[Records of scene-based questions]
================================
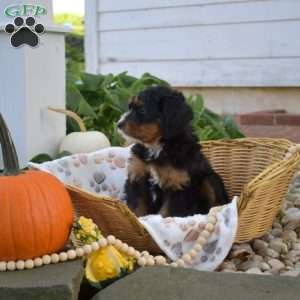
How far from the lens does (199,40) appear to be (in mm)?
7488

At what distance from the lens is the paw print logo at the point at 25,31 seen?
308cm

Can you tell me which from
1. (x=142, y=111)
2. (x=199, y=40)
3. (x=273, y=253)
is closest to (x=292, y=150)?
(x=273, y=253)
================================
Rewrite the records above with every "lens" swapped for "camera" and all other words unchanged. Leave out the pictures.

How far from the camera does (199,40) appear to be (in mm)?
7488

At what distance from the camera is the paw print logo at the point at 25,31 seen?
308cm

Can you tell me which from
1. (x=142, y=111)
2. (x=199, y=40)
3. (x=273, y=253)
is closest to (x=292, y=150)?
(x=273, y=253)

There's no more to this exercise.